Лицо Яо Юна потемнело. Он холодно спросил:
— Вэй Юнь, ты что, решил восстать?
Вэй Юнь спокойно налил себе чаю:
— Садись.
Яо Юн с трудом подавил раздражение и сел напротив.
Широкие рукава плаща Вэй Юня мягко колыхались; движения его были простыми, но в них ощущалась врождённая утончённость, не свойственная суровым воинам, окружавшим его. Чем спокойнее он выглядел, тем сильнее напрягался Яо Юн.
Если в доме Вэй и был человек, которого он по‑настоящему боялся, то это был именно Вэй Юнь. Остальные из рода Вэй были прямолинейными, а этот непостижим. Ни он сам, ни Император Чуньдэ, ни даже Чжао Юэ так и не смогли до конца понять этого человека.
Вэй Юнь пригубил чай и, заметив, что Яо Юн не притронулся к чашке, удивился:
— Почему генерал не пьёт?
— Не стоит, — отрезал Яо Юн. — Я пришёл говорить о продовольствии для пострадавших.

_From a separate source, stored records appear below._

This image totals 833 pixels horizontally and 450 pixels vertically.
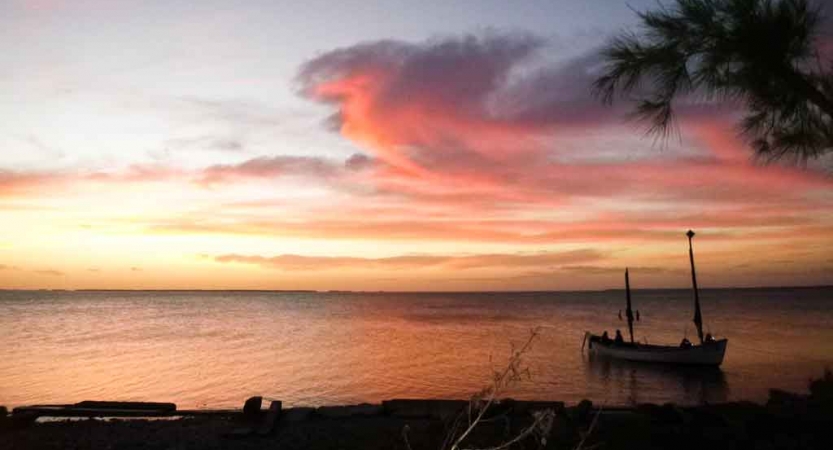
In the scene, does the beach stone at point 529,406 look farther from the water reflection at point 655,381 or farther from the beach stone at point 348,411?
Result: the water reflection at point 655,381

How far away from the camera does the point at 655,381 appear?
3666 cm

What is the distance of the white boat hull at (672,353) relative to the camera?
4006 centimetres

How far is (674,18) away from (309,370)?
3383 centimetres

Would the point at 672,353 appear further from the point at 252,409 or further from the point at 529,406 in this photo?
the point at 252,409

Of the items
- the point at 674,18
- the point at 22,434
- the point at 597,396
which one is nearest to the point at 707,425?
the point at 674,18

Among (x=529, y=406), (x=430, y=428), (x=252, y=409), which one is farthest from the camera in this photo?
(x=252, y=409)

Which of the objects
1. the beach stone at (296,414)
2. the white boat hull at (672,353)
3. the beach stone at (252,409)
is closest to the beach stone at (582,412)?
the beach stone at (296,414)

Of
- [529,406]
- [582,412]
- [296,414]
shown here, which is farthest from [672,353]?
[296,414]

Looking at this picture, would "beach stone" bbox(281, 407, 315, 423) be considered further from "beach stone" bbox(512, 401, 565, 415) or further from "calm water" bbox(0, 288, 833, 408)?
"calm water" bbox(0, 288, 833, 408)

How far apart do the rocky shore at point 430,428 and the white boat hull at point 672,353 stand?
26.5 m

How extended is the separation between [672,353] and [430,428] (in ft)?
112

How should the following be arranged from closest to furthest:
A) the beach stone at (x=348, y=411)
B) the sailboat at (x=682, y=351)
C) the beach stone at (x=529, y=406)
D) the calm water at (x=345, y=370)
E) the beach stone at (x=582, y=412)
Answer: the beach stone at (x=582, y=412)
the beach stone at (x=529, y=406)
the beach stone at (x=348, y=411)
the calm water at (x=345, y=370)
the sailboat at (x=682, y=351)

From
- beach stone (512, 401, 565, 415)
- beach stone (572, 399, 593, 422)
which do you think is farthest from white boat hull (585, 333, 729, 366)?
beach stone (572, 399, 593, 422)

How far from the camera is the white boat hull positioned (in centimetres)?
4006
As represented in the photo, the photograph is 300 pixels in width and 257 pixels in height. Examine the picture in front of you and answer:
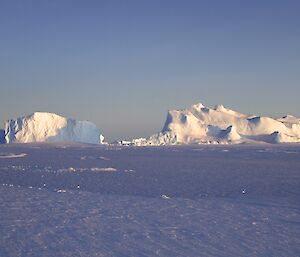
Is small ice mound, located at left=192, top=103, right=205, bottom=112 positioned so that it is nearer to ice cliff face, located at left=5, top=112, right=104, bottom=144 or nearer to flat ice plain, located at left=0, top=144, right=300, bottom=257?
ice cliff face, located at left=5, top=112, right=104, bottom=144

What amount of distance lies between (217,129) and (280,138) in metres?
14.2

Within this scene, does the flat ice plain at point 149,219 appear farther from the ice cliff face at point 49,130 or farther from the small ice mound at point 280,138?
the small ice mound at point 280,138

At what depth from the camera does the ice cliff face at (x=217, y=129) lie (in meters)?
93.4

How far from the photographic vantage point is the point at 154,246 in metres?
8.13

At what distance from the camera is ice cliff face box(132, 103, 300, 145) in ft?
307

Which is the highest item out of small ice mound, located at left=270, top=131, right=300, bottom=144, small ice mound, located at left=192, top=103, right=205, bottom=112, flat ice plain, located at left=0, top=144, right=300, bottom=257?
small ice mound, located at left=192, top=103, right=205, bottom=112

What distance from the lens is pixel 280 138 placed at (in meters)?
92.9

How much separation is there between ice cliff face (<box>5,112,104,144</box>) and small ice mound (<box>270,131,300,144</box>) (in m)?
37.2

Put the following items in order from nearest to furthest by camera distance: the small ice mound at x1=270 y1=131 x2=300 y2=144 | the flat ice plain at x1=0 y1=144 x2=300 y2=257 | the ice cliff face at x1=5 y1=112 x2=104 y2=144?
the flat ice plain at x1=0 y1=144 x2=300 y2=257 → the ice cliff face at x1=5 y1=112 x2=104 y2=144 → the small ice mound at x1=270 y1=131 x2=300 y2=144

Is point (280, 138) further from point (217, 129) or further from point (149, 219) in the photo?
point (149, 219)

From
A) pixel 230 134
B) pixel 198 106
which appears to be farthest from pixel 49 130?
pixel 198 106

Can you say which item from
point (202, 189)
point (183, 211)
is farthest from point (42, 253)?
point (202, 189)

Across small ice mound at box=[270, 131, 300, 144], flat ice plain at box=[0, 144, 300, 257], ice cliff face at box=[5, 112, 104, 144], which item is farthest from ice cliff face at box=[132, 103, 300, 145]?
flat ice plain at box=[0, 144, 300, 257]

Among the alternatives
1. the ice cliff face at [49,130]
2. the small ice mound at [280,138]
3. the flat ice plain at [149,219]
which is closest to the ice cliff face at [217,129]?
the small ice mound at [280,138]
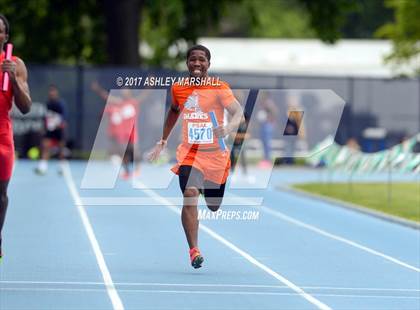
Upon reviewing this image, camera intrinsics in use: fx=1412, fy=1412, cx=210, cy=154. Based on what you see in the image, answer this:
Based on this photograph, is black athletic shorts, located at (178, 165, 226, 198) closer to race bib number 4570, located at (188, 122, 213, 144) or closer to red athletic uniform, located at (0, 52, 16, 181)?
race bib number 4570, located at (188, 122, 213, 144)

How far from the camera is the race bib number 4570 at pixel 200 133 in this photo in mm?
13906

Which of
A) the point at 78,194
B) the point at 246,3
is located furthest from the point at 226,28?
the point at 78,194

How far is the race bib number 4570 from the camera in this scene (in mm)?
13906

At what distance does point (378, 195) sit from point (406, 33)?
26.8 metres

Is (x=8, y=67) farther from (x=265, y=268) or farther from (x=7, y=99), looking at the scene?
(x=265, y=268)

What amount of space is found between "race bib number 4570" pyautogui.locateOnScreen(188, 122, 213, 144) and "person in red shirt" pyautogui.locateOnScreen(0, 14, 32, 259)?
201cm

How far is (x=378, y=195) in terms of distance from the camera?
2912 centimetres

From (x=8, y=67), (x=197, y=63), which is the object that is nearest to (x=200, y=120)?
(x=197, y=63)

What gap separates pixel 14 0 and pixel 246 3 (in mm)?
8129

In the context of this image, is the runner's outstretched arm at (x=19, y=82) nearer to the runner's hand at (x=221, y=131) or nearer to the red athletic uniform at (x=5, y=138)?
the red athletic uniform at (x=5, y=138)

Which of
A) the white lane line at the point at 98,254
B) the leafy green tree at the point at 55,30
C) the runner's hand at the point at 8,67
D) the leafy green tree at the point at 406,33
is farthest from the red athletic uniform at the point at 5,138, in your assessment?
the leafy green tree at the point at 406,33

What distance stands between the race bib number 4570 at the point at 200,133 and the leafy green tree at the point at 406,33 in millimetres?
39458

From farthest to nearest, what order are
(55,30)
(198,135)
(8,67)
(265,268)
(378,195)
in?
(55,30) → (378,195) → (265,268) → (198,135) → (8,67)

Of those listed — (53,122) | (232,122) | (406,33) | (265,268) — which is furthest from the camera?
(406,33)
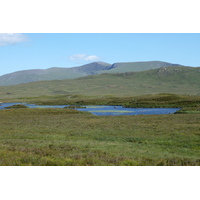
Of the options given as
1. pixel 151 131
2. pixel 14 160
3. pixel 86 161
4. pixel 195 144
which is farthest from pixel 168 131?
pixel 14 160

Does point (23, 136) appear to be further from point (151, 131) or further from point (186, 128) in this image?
point (186, 128)

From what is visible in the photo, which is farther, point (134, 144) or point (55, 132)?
point (55, 132)

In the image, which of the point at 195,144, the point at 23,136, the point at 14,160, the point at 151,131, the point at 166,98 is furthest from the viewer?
the point at 166,98

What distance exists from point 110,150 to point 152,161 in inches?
198

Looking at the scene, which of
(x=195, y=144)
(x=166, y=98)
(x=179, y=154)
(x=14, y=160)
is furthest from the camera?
(x=166, y=98)

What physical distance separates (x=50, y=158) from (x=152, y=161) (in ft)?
20.6

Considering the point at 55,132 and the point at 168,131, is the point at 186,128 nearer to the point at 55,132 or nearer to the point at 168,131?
the point at 168,131

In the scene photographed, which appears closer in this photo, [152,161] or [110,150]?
[152,161]

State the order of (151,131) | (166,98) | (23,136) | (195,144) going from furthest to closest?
(166,98) → (151,131) → (23,136) → (195,144)

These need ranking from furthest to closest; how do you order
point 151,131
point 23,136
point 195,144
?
1. point 151,131
2. point 23,136
3. point 195,144

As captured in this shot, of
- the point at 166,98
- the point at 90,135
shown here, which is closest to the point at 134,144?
the point at 90,135

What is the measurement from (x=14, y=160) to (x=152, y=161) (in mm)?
8279

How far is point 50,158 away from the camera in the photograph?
18.0 m

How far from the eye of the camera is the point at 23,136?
3155 cm
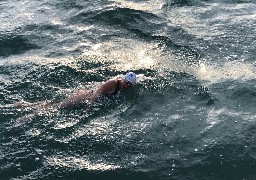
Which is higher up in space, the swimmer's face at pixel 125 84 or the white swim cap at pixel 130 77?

— Верно, — кивнул Вэй Юнь. — Цинчжоу страдает, двор не выделяет зерна, а генерал жалеет своё. Разве не за этим вы пришли? Занять у меня?

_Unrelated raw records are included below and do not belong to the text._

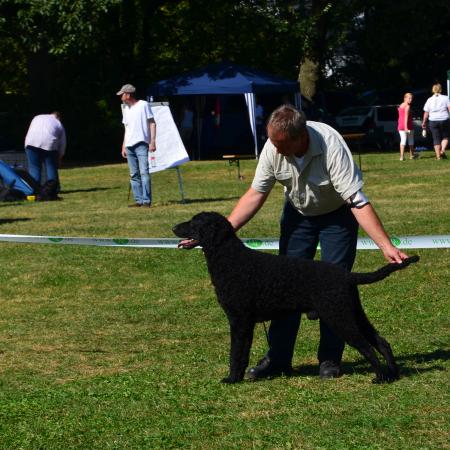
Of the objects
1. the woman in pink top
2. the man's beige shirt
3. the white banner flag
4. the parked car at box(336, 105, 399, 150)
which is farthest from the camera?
the parked car at box(336, 105, 399, 150)

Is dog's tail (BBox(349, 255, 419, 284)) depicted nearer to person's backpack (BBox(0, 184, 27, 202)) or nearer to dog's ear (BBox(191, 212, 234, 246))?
dog's ear (BBox(191, 212, 234, 246))

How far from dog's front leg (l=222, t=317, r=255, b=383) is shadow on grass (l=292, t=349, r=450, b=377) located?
0.51 m

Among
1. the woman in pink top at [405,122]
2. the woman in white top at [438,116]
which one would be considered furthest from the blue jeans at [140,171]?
the woman in pink top at [405,122]

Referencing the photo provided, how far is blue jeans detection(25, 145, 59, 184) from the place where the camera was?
21.4m

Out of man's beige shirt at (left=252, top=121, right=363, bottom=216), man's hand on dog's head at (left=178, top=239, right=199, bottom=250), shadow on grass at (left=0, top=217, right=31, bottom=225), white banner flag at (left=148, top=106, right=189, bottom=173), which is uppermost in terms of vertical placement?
man's beige shirt at (left=252, top=121, right=363, bottom=216)

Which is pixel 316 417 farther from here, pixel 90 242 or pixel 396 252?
pixel 90 242

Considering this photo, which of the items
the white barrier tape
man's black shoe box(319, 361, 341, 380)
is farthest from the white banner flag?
man's black shoe box(319, 361, 341, 380)

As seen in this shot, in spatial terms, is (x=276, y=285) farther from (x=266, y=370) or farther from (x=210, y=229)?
(x=266, y=370)

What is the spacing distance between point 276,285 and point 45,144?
1515 cm

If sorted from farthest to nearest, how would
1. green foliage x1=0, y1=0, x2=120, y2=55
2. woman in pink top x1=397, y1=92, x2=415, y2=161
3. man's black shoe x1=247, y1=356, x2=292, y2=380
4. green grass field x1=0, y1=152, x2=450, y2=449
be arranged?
1. green foliage x1=0, y1=0, x2=120, y2=55
2. woman in pink top x1=397, y1=92, x2=415, y2=161
3. man's black shoe x1=247, y1=356, x2=292, y2=380
4. green grass field x1=0, y1=152, x2=450, y2=449

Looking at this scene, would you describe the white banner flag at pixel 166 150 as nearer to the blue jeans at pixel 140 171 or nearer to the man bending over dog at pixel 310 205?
the blue jeans at pixel 140 171

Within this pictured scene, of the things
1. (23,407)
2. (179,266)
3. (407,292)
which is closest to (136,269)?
(179,266)

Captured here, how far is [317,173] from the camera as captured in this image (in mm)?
6773

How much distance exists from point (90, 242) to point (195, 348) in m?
1.26
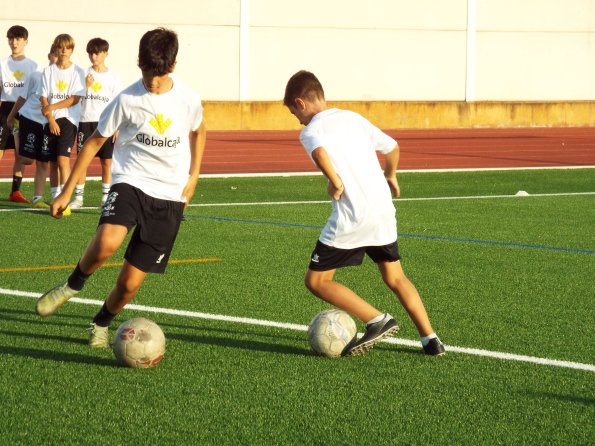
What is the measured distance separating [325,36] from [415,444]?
33974 millimetres

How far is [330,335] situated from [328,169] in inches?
36.0

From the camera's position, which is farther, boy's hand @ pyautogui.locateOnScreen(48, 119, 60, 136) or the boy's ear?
boy's hand @ pyautogui.locateOnScreen(48, 119, 60, 136)

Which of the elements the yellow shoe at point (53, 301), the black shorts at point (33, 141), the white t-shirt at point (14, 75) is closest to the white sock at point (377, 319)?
the yellow shoe at point (53, 301)

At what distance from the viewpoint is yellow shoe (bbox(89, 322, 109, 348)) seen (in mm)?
6785

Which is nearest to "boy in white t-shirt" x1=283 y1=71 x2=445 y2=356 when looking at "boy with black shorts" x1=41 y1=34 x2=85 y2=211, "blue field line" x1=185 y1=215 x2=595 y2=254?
"blue field line" x1=185 y1=215 x2=595 y2=254

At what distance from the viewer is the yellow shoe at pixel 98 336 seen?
679 centimetres

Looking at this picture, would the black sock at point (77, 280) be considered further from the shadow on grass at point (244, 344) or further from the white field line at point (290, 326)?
the white field line at point (290, 326)

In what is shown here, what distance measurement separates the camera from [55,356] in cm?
656

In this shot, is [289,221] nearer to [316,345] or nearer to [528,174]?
[316,345]

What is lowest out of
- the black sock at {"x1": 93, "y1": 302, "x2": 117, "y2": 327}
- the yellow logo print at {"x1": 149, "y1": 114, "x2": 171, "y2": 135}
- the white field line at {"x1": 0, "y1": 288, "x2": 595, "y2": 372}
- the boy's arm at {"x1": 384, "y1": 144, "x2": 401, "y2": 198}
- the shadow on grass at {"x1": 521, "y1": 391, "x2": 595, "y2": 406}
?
the white field line at {"x1": 0, "y1": 288, "x2": 595, "y2": 372}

— У тебя? — усмехнулся Яо Юн. — Ты собираешь зерно по всей стране, а до меня доходит лишь малая часть. Думаешь, я не вижу, как ты считаешь каждое зерно?
— Хватит пустых слов, — резко сказал он. — Первая партия уже прибыла. Отдай её сегодня, я отвезу людям.
Вэй Юнь молчал, глядя в чашку.
— Что это значит? — нахмурился Яо Юн.
— Генерал Яо, — Вэй Юнь поднял глаза, на губах мелькнула улыбка, — вот так вы просите у меня зерно? Цинчжоу — твоя земля. Я даю тебе — это милость, а не обязанность. Или ты вообразил, что я должен умолять?
Яо Юн не ответил. В памяти всплыло письмо Чжао Юэ: «Вэй Юнь обязательно прикроется заботой о народе. Не уступай, ни на какие условия не соглашайся».
Он резко поднялся:
— Думаешь, я переживаю о жизни этих букашек? Не хочешь давать — не надо. Пусть дохнут сами.
Он уже повернулся, чтобы уйти, но Гу Чушэн, висящий на раме, с трудом выговорил:
— Нельзя, генерал Яо…
Тот остановился.
— Господин Гу, — сквозь зубы произнёс он, — не я виноват, а этот мерзавец Вэй!